▶ **GOAL OF THE EXERCISE**
Extend the blog post on the Carter v. McDonald decision below, starting after its last line.

Veteranclaims’s Blog

July 21, 2015

Carter v. McDonald, No. 2014-7122(Decided: July 21, 2015); Notice Defect/Error; harmless error;

Excerpt from decision below:

“After the Board of Veterans’ Appeals denied the reopened claim on the merits, Mr. Carter appealed to the Court of Appeals for Veterans Claims, which, by the
parties’ agreement, remanded to the Board to give Mr. Carter the opportunity to submit additional evidence.
But the Board then failed to give proper notice of the Board-set deadline for filing such evidence, and Mr. Carter missed the deadline. When the Board denied Mr. Carter’s claim, without having received new evidence from Mr. Carter, the Veterans Court affirmed. We conclude that the Veterans Court had an incorrect understanding
of the law governing the notice defect in this case, and we vacate the Veterans Court’s decision and remand for Mr. Carter to have the opportunity to submit his new evidence.”

=================

“In these circumstances, we conclude that the Veterans Court legally erred in finding a cure of the notice defect. That conclusion requires a vacatur and remand unless we find the error to be harmless. See 38 U.S.C. § 7261(b)(2); Shinseki v. Sanders, 556 U.S. 396, 406 (2009). We cannot.
CARTER v. MCDONALD 11
The Veterans Court made no determination that, if Mr. Carter’s counsel had received the notice in a timely fashion, she would have submitted no evidence. The government has not sufficiently made such an argument on appeal, at most making a passing assertion inadequate to preserve the point. And in any event, we have no basis for finding harmlessness of the notice error.

=========================

United States Court of Appeals for the Federal Circuit
______________________
HARMON CARTER, JR.,
Claimant-Appellant
v.
ROBERT A. MCDONALD, SECRETARY OF
VETERANS AFFAIRS,
Respondent-Appellee
______________________
2014-7122
______________________
Appeal from the United States Court of Appeals for Veterans Claims in No. 12-218, Chief Judge Bruce E. Kasold, Judge Lawrence B. Hagel, Judge William A. Moorman.

▶ **PROVIDED MATERIAL**
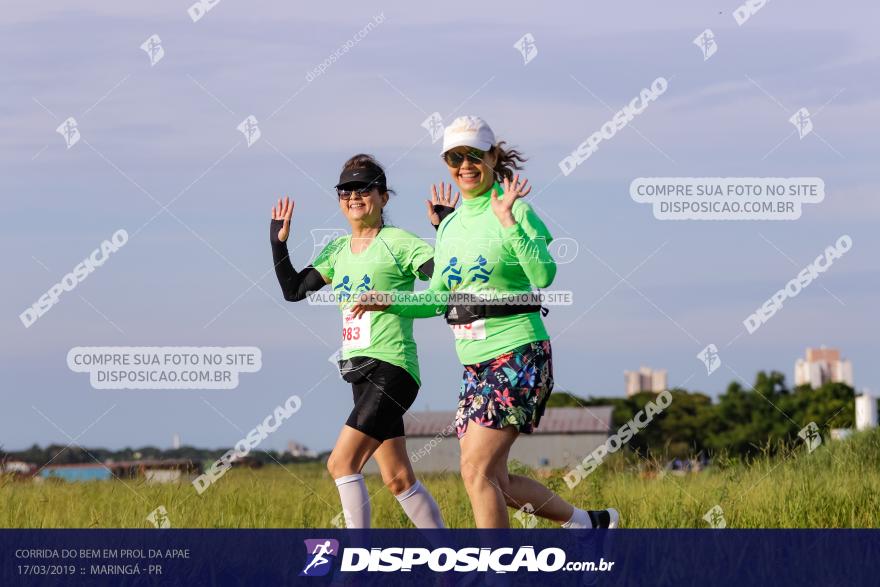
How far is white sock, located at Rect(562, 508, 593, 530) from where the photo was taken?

▶ **RESULT FOR THIS EXERCISE**
______________________
Decided: July 21, 2015
______________________
KENNETH M. CARPENTER, Law Offices of Carpenter Chartered, Topeka, KS, argued for claimant-appellant.
MARTIN F. HOCKEY, JR., Commercial Litigation Branch, Civil Division, United States Department of Justice, Washington, DC, argued for respondent-appellee.
Also represented by JOYCE R. BRANDA, ROBERT E. KIRSCHMAN, JR.; DAVID J. BARRANS, MARTIE ADELMAN, Office of General Counsel, United States Department of Veterans Affairs, Washington, DC.
CARTER 2 v. MCDONALD
JOHN TAYLOR HEBDEN, Sidley Austin LLP, Washington, DC, for amicus curiae The National Veterans Legal Services Program. Also represented by EUGENE R. ELROD.
_____________________
Before REYNA, PLAGER, and TARANTO, Circuit Judges.

TARANTO, Circuit Judge.
Harmon Carter applied to the Department of Veterans Affairs to reopen an earlier claim for veterans’ benefits. After the Board of Veterans’ Appeals denied the reopened claim on the merits, Mr. Carter appealed to the Court of Appeals for Veterans Claims, which, by the parties’ agreement, remanded to the Board to give Mr. Carter the opportunity to submit additional evidence.
But the Board then failed to give proper notice of the Board-set deadline for filing such evidence, and Mr. Carter missed the deadline. When the Board denied Mr. Carter’s claim, without having received new evidence from Mr. Carter, the Veterans Court affirmed. We conclude that the Veterans Court had an incorrect understanding of the law governing the notice defect in this case, and we vacate the Veterans Court’s decision and remand for Mr. Carter to have the opportunity to submit his new evidence.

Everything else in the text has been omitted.